Ok, then yes, you're teacher is crazy. I know none of our teachers enjoyed killing the fish. Just don't assume that all teachers are like this one. Most only kill a few off. This teacher just seems to be slightly off-kilter.


----------



## akangelfood (Jun 26, 2008)

I'd also like to mention that I've never been confrontational or disrespectful to a teacher. A friend of mine teaches third grade, and frankly I have a lot of respect for what they do. I haven't mentioned this concern to my son, nor do I plan to. Generally, even if I do not agree with a teacher, I do respect their choices and I make that very clear to my children.
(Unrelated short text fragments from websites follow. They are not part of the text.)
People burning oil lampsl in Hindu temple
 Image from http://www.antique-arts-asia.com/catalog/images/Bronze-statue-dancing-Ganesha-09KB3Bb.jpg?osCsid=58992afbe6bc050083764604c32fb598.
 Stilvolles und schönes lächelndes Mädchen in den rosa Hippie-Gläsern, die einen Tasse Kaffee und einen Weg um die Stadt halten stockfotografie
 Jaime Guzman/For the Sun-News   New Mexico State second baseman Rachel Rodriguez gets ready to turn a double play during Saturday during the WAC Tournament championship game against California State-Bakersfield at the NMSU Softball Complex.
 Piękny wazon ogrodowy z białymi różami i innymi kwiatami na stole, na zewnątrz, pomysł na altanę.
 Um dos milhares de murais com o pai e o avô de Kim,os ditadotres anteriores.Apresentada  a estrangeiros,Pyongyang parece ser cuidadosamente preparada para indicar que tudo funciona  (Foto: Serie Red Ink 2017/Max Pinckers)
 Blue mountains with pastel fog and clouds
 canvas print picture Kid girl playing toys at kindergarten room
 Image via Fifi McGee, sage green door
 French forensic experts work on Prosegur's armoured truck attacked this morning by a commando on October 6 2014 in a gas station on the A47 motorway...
This post was more of an opportunity to vent than anything else. My plan is to wait, and if my son does become involved in this project, I'll be right by his side. I won't say a word initially. At this point I have very few details. The teacher did say that she encourages parental involvement in this experiment, and I'll certainly be there to help my son. I'd like to not intervene with the teacher or her lesson plan, but to use it as a way that I too can teach my son. Who knows, maybe he'll have the only living fish at the end of the year


----------



## COM (Mar 15, 2008)

I didn't mean to suggest that you had gotten confrontational with the teacher. I apologize if that was implied or perceived in my post.


----------



## akangelfood (Jun 26, 2008)

Nope COM, no worries  I saw it mentioned by a few folks that I should avoid letting it come to that. I was only clarifying my general stance and outlining how I do plan on addressing it if my son becomes involved. I'm a pretty level-headed lady.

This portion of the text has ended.